● **Цитируемый отрывок**:
_ _ _ _ _
Далеко не всем нравилось появление тангутского государства. Не желали этого не только китайцы, но и соседние тибетцы и уйгуры. Когда Цзи-цянь овладел городом Линчжоу[29] и сделал его своей столицей, их послы зачастили в Кайфын, наперебой предлагая свои услуги для борьбы с тангутами. Знал ли он об этом? Знал и принял решительные меры. Всего месяц назад, в конце прошлого года, тангутская конница разгромила тибетцев и овладела Лянчжоу, стольным городом их старшины Фаньлочжи. О, эта грязная лисица! Как Цзи-цяню советовали не доверять ему, казнить Фаньлочжи незамедлительно! Что он ответил им, своим верным советникам? «Я захватил Лянчжоу, принудив его тем самым покориться. Он и сдался. Какой же это обман?». Разве мог он знать о коварстве Фаньлочжи? Он понял свою ошибку только тогда, когда тибетцы уже ворвались в его лагерь. Нельзя было быть таким легковерным на старости лет. И вот умирает от ран, умирает, хотя только вступил в пятый десяток, а впереди так много дел и бороться уже надо не столько мечом, сколько разумом.
Цзи-цянь с трудом повернулся в постели и тяжело застонал. По его страшному, изуродованному лицу — когда-то стрела попала ему прямо в нос — пробежала судорога, сделав его еще более ужасным. Сидевший у постели слуга задрожал от страха и принялся поправлять одеяло господина.
Цзи-цянь открыл глаза, долго смотрел на слугу, превозмогая нахлынувшую боль, и шепотом приказал:
— Позови сына.
Его сын Аи молод и силен. Не откажешь ему в рассудительности. Но сумеет ли он удержать в своих руках золотые бразды, сумеет ли завершить дело предков?
Бежавший впереди слуга откинул полог. Аи опустился на колени перед постелью отца.
— Слушай, сын, час мой настал.
Аи хотел что-то возразить, но знаком руки Цзи-цянь повелел ему замолчать. Потом указал слуге глазами на дверь. Тот поспешно вышел.
_ _ _ _ _
● **Задание**: Перепишите из отрывка всё, что идёт от слов «Цзи-цянь с трудом» вниз до слов «завершить дело предков?», заменив «одеяло» на «покрывало». Дальше идёт отдельный материал, с отрывком он не связан.

● **Блок данных**:
_ _ _ _ _
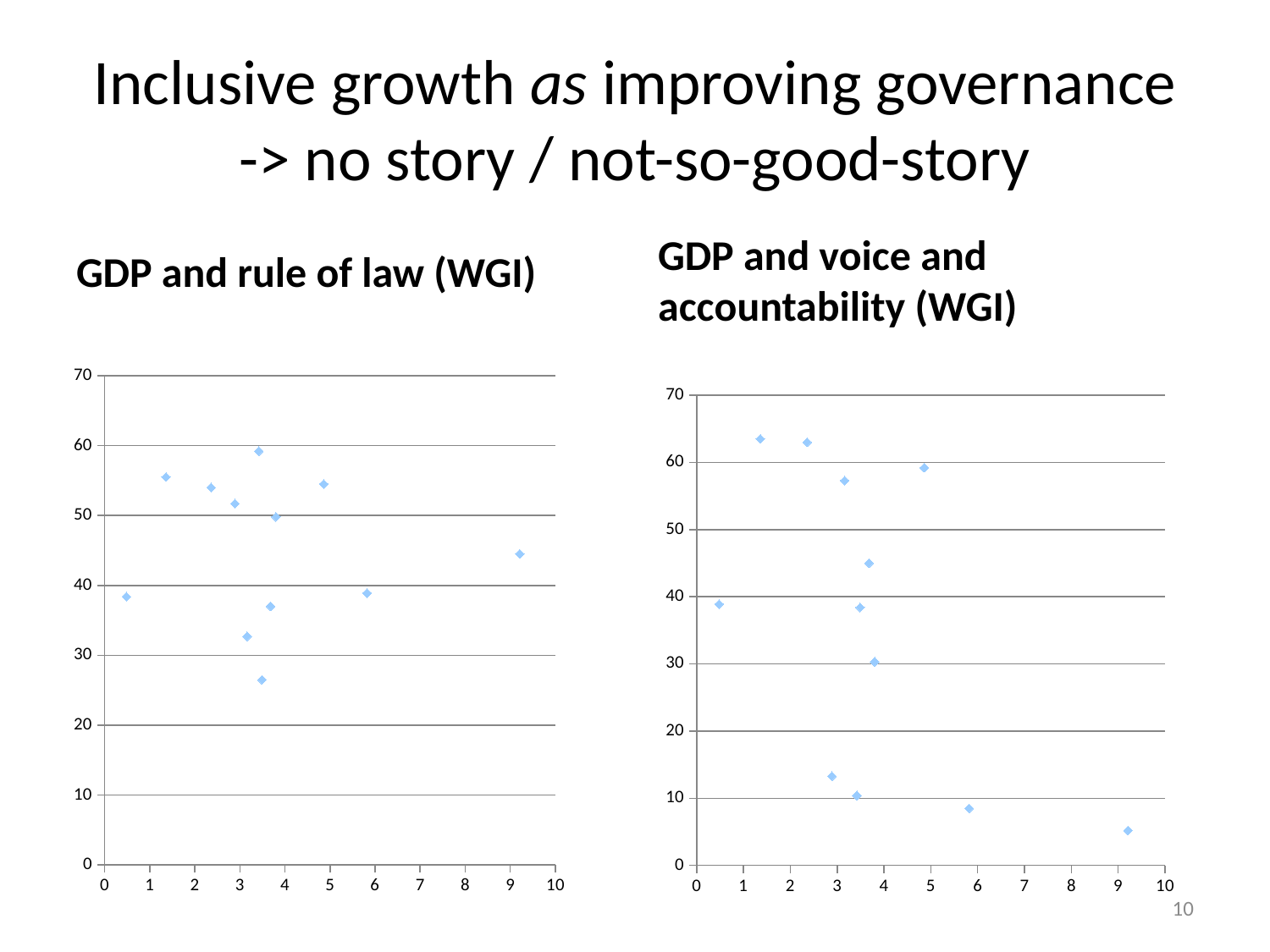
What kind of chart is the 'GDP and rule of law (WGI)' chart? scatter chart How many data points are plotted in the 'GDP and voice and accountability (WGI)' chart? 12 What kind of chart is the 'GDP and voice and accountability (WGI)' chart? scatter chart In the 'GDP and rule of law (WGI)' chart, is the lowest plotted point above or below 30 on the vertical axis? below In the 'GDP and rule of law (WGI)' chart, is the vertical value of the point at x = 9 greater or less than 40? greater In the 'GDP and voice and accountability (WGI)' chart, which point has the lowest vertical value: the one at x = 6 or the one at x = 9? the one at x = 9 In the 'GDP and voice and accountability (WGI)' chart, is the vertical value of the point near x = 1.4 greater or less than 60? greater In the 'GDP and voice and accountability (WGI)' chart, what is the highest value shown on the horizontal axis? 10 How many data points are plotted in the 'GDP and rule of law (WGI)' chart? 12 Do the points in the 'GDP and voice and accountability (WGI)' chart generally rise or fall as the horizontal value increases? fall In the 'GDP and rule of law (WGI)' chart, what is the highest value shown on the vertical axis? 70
_ _ _ _ _
● **Решение задачи**:
Цзи-цянь с трудом повернулся в постели и тяжело застонал. По его страшному, изуродованному лицу — когда-то стрела попала ему прямо в нос — пробежала судорога, сделав его еще более ужасным. Сидевший у постели слуга задрожал от страха и принялся поправлять покрывало господина.
Цзи-цянь открыл глаза, долго смотрел на слугу, превозмогая нахлынувшую боль, и шепотом приказал:
— Позови сына.
Его сын Аи молод и силен. Не откажешь ему в рассудительности. Но сумеет ли он удержать в своих руках золотые бразды, сумеет ли завершить дело предков?